Z Wikiźródeł, wolnej biblioteki
Ta strona została skorygowana.

Nareszcie podniósł się i wziął za czapkę myśląc żegnać. Ciocia przez wdzięczność, że zaprzeczył opowiadaniu Doliwowej, pożegnała go tak grzecznie, tak uprzejmie, że w istocie staremu mogła się głowa zawrócić, a sąsiadka burzyła się z gniewu. Marja uśmiechnęła mu się także słodziuchno i nie wiedząc jak zapłacić za trochę nadziei, prosiła, aby się córkom kłaniał i przywiózł je kiedy do Górowa.
Hasling śpiewał mazurka siadając na bryczkę, tak był szczęśliwy.
Ale Doliwowa została.
Długo, długo milczała, gryzła usta, ruszała się, miętosiła, aż nareszcie — wznowiła opowiadanie, popierając je dowodami.
Nikt nie słuchał!
— A to tak! — zawołała w duchu jejmość — rozumiem! Sewerynek wam w głowie, ale my go zajeździm.
I szybko pożegnała spiesząc do Pokotyłowszczyzny.
Jegomość siedział na ganku z fajką, gdy żona wracała, poznał zły humor i pospieszył drzwiczki otworzyć.
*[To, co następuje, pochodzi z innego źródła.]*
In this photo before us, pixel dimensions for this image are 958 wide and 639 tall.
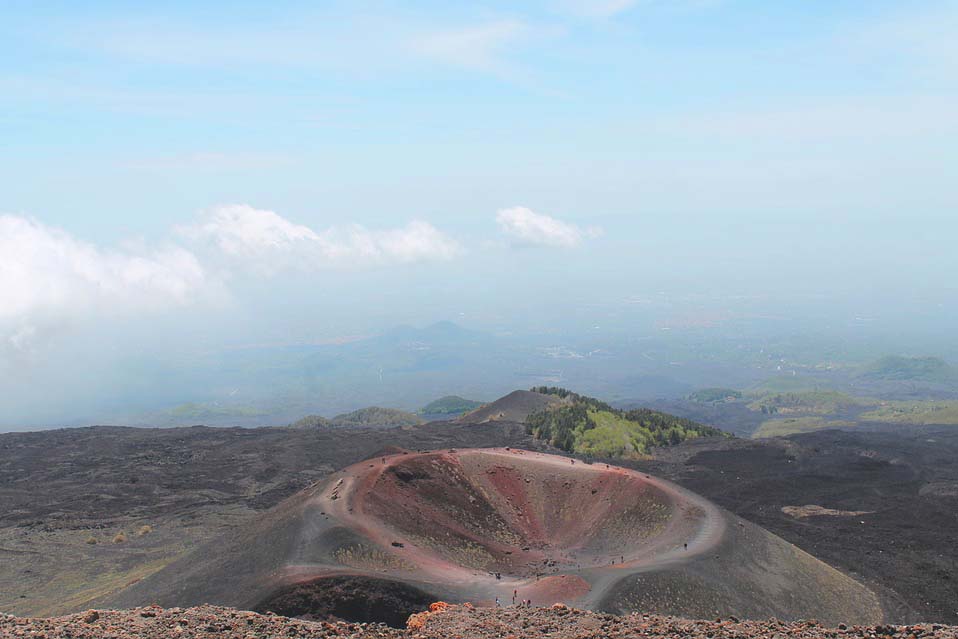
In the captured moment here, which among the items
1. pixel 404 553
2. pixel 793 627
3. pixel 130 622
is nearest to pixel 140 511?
pixel 404 553

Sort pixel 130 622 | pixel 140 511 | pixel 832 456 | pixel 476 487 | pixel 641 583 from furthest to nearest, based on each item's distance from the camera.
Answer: pixel 832 456 < pixel 140 511 < pixel 476 487 < pixel 641 583 < pixel 130 622

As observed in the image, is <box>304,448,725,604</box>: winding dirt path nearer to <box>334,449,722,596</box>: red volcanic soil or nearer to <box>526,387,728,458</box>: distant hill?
<box>334,449,722,596</box>: red volcanic soil

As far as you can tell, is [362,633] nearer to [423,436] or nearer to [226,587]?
[226,587]

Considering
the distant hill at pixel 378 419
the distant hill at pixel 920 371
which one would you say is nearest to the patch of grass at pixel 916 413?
the distant hill at pixel 920 371

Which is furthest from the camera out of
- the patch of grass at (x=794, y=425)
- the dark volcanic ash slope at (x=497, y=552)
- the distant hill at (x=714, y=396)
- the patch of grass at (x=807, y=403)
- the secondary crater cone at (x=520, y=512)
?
the distant hill at (x=714, y=396)

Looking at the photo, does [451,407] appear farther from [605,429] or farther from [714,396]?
[714,396]

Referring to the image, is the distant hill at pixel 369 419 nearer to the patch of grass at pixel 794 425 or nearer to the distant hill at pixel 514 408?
the distant hill at pixel 514 408

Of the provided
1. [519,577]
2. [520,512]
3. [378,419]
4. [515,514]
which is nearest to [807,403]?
[378,419]
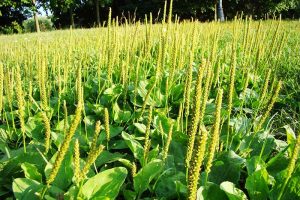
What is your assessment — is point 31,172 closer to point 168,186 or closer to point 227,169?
point 168,186

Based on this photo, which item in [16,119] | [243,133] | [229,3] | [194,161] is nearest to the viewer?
[194,161]

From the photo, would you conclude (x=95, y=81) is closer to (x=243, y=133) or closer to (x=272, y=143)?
(x=243, y=133)

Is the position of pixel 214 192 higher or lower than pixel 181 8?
lower

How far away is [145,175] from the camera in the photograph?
67.6 inches

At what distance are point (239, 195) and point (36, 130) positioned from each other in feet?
5.13

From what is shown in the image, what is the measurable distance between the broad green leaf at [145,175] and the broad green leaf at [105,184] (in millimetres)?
139

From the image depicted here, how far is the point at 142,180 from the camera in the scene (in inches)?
67.5

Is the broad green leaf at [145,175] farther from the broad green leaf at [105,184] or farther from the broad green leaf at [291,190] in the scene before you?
the broad green leaf at [291,190]

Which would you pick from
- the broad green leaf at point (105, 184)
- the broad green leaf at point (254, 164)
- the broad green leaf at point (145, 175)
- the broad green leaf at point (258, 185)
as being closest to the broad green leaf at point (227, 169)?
the broad green leaf at point (254, 164)

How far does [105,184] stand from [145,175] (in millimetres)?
230

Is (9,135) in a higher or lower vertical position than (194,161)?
lower

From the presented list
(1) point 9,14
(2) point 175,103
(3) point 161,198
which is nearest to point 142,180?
(3) point 161,198

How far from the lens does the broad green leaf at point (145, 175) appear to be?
171 cm

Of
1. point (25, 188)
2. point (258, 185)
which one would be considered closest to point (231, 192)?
point (258, 185)
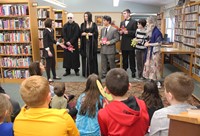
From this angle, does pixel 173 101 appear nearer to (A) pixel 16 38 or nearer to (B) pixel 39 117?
(B) pixel 39 117

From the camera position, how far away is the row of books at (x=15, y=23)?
4.67 meters

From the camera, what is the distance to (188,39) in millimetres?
5738

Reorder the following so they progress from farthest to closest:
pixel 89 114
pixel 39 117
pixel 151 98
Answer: pixel 151 98, pixel 89 114, pixel 39 117

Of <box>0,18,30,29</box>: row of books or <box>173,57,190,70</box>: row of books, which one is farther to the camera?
<box>173,57,190,70</box>: row of books

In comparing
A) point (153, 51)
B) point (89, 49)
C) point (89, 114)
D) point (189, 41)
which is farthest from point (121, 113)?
point (189, 41)

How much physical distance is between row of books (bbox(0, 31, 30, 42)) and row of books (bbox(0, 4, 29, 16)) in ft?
1.45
Milcząca wysiadła i weszła do pokoju. — Tu rzucając kapelusz na kanapę, rzuciła okiem dumnie.
— Gdzie Teodor?
— Co tobie Maszerciu?
— Co mi? co mi? słyszysz, że pytam o Teodora?
— Todziunio na polowaniu... ale po niego posłać można...
— Nie potrzeba.
— Gdybyś mi powiedziała przynajmniej co się stało?
— Tobie! alboż masz głowę do czego innego jak do fajki i kabały?